Whatever the “black” side is in America today, I have to say I do not see it accompanying the plight of 1854 slaves, people whom Tom, and Eliza, and Cassy, and the rest of Harriet Beecher Stowe’s cast were drawn on to represent.  I write this because I avoided ever entertaining the thought of reading the book simply on the basis of the pejorative Tom’s name had become.  Why waste my time reading about a despicable character who sold out his own people and would not fight for them in their direst time of need?
Well, Tom is far removed from any despicable character one might envision; and he most certainly fights for that which is right in a truly honorable and noble way.  He is a good man all people should desire to emulate.  He is smart enough to know when his actions can evoke change and save another soul from threat, and when anything he might say or do could invoke wrath.
Unfortunately, the leaders of today, who charge themselves with the banner of leading the former slaves’ rights forward, apparently prefer to demean a Godly soul, like Tom, and embrace the dense brutality of the harsh taskmasters Sambo and Jimbo.  They seem to renounce the refinements adopted by characters like Cassy, and Eliza, and George, and even Tom to a degree (Tom may not have spoken with the precise elocution to his words one well educated might; nevertheless, his speech was a grand step beyond the crude and illiterate blacks encountered in the slums and at the slave markets.  His manner of speech was Shakespeare compared to the barbarism in their words and manners) as the formula for an indiscernible vernacular with which the uneducated spoke persists in our own era today.  They laud the frivolous entertaining talents of Topsy, a girl who was a product of the slave traders’ babymaking enterprise, thus never knowing the presence of a father or a mother.  Yet she learned to play the role of the wicked little nigger girl who could sing them their raucous songs, and dance to make of herself quite a show, and then lie like the line between what was truth and what was falsehood, God never did draw.  Love never did exist within Topsy’s world; why should she ever know to abide by anything of truth?
Such are the impressions thrust upon society as to what the world of the former slave was.  Any soul who disagrees with it, by either practicing precise speech, embracing a well-manner decorum where they display evident respect to others by the clear respect they show for themselves, adopting a Godly character, or simply accepting the reality of a soul no man has the right to purchase, they are labeled as an “Uncle Tom” – and not Tom as he was in truth, but Tom who was a fallacy, a self-centered character created out of their own imagination to combat the nobility and honor the real Tom conveyed.  No man has the right to own another’s soul; no man has the say to declare another person without.  Everyone possesses the freedom to experience, to learn, to grow, and to become better tomorrow than they were today.  To deny such freedom to any is to advance the same bondage of slavery portrayed within these pages.

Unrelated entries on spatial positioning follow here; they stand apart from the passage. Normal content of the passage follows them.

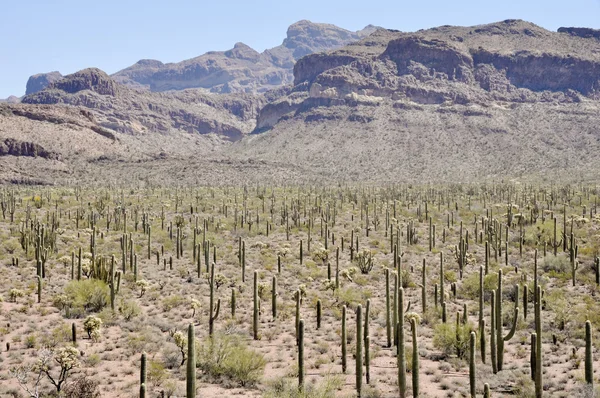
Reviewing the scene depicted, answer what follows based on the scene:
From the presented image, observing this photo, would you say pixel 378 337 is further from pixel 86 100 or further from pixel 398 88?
Result: pixel 86 100

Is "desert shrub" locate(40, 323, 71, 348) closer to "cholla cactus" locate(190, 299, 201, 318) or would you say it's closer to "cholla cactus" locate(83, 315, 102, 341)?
"cholla cactus" locate(83, 315, 102, 341)

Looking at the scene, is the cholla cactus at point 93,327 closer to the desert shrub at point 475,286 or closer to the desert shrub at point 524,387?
the desert shrub at point 524,387

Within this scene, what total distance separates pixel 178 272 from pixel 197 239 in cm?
573

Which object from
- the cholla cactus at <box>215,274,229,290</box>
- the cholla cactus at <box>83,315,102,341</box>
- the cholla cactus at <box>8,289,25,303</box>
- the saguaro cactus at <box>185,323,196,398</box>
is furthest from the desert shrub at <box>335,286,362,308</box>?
the cholla cactus at <box>8,289,25,303</box>

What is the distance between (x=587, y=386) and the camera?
8898 mm

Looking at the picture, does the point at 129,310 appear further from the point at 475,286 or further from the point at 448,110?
the point at 448,110

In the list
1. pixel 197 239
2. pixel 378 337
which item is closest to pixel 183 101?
pixel 197 239

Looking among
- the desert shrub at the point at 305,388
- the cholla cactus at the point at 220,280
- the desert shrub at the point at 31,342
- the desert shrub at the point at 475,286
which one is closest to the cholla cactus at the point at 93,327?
the desert shrub at the point at 31,342

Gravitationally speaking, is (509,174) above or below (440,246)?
above

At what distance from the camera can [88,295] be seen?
14.7 meters

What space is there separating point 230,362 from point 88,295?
6.61m

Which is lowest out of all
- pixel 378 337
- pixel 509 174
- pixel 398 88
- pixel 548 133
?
pixel 378 337

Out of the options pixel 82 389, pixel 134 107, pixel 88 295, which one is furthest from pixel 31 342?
pixel 134 107

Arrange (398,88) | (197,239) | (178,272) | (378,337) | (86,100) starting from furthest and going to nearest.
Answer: (86,100), (398,88), (197,239), (178,272), (378,337)
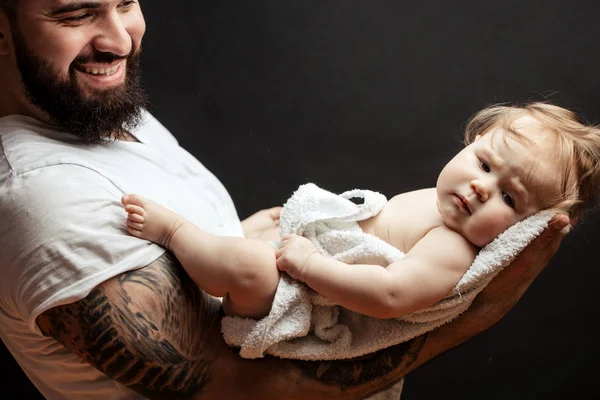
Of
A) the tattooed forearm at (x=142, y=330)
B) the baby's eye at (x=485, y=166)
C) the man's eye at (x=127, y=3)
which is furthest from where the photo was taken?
the man's eye at (x=127, y=3)

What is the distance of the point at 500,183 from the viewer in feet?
3.82

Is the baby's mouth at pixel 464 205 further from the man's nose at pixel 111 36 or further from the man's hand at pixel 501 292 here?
the man's nose at pixel 111 36

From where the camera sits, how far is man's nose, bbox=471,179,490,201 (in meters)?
1.15

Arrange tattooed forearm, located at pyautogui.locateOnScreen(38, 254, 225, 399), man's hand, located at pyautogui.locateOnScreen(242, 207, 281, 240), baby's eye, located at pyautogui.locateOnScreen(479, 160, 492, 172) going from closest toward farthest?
tattooed forearm, located at pyautogui.locateOnScreen(38, 254, 225, 399) → baby's eye, located at pyautogui.locateOnScreen(479, 160, 492, 172) → man's hand, located at pyautogui.locateOnScreen(242, 207, 281, 240)

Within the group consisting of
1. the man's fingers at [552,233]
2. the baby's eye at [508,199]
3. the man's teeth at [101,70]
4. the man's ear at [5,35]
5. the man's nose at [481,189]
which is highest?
the man's ear at [5,35]

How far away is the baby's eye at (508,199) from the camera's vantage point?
1170 millimetres

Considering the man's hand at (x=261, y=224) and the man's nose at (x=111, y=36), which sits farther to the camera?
the man's hand at (x=261, y=224)

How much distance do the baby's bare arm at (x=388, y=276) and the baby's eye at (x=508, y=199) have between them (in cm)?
11

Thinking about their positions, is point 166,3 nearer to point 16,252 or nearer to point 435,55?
point 435,55

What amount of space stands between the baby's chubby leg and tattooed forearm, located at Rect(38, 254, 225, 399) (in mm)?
42

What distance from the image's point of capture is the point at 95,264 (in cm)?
108

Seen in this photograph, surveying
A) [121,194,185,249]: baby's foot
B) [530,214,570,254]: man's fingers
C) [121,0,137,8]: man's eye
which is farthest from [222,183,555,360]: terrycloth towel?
[121,0,137,8]: man's eye

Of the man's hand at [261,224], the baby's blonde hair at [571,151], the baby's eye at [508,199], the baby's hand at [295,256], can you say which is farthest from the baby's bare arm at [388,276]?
the man's hand at [261,224]

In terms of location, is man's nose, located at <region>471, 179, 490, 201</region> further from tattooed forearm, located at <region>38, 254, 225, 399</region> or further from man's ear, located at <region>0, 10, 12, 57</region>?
man's ear, located at <region>0, 10, 12, 57</region>
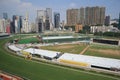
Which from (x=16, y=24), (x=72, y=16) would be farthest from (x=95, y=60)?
(x=16, y=24)

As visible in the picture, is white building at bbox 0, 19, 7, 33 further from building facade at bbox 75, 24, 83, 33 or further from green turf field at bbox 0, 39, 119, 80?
green turf field at bbox 0, 39, 119, 80

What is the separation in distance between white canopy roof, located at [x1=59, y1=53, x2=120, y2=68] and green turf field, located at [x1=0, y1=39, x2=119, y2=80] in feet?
1.71

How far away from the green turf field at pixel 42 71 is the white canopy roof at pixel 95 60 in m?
0.52

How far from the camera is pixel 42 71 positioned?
8.07m

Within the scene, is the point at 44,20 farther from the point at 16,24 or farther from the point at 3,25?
the point at 16,24

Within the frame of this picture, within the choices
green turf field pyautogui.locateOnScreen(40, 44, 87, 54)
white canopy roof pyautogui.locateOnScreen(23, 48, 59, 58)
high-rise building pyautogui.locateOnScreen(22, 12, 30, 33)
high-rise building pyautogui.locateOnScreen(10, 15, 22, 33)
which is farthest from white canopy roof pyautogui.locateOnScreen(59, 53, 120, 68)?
high-rise building pyautogui.locateOnScreen(22, 12, 30, 33)

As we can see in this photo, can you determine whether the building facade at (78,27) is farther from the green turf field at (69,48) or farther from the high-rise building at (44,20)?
the green turf field at (69,48)

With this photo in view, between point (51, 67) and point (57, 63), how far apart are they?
551mm

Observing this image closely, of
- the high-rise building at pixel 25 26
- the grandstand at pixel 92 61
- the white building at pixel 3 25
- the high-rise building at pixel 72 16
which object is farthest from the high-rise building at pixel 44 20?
the grandstand at pixel 92 61

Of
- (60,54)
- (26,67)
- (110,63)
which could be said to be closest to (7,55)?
(26,67)

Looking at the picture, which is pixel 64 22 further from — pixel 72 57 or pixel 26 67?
pixel 26 67

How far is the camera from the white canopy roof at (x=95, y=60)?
731 cm

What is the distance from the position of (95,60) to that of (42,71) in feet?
8.30

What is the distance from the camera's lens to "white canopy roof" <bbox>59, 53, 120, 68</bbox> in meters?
7.31
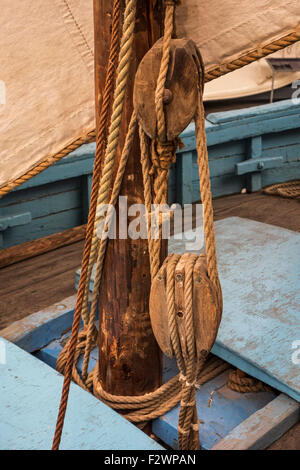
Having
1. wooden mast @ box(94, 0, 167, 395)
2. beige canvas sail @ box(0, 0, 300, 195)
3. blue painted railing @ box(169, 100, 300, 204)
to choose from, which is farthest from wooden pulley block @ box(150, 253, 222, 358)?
blue painted railing @ box(169, 100, 300, 204)

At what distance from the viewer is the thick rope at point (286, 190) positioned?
3.53 meters

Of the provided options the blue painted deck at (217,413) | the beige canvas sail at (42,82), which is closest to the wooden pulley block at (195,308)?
the blue painted deck at (217,413)

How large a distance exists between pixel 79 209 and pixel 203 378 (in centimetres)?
155

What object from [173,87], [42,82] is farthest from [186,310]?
[42,82]

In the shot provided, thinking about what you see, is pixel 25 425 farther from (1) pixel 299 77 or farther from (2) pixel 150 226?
(1) pixel 299 77

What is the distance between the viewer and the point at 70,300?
2150 mm

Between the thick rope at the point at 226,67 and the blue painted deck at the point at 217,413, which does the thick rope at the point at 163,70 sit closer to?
the thick rope at the point at 226,67

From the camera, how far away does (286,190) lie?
359 cm

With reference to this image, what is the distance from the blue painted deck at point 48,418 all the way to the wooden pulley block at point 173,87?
0.69 m

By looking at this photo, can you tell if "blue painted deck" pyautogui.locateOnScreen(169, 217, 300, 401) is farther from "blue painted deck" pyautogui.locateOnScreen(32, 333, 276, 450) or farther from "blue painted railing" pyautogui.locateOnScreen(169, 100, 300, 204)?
"blue painted railing" pyautogui.locateOnScreen(169, 100, 300, 204)

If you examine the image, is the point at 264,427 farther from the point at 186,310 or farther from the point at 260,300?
the point at 260,300

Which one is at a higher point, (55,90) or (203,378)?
(55,90)

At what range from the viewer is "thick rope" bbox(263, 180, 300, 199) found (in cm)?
353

I would be utterly remiss in my responsibilities as a writer of this piece to omit one last extraordinary character of Stowe’s grand ensemble.  Augustus St. Clare has a daughter, Evangeline, ‘Eva’ for short, the only daughter of himself and his wife.  To say Eva was a precious child would be to utter the grossest of understatements.  Eva was an angel.  She knew incredible insight into the grandeur of life, traits the majority of adults, in their insular self-centered little worlds walk about completely oblivious to.
In many ways, though a mere child, she was more mature than the adults who cared for her, the people who experienced her breath of life quenching their dry souls with the pure dew of heaven falling from the unreachable sky overhead.  She was a definitive gift from God. She was His Spirit dwelling amongst mankind, a quiet, pure, grace-filled reminder that God has not given up on us yet.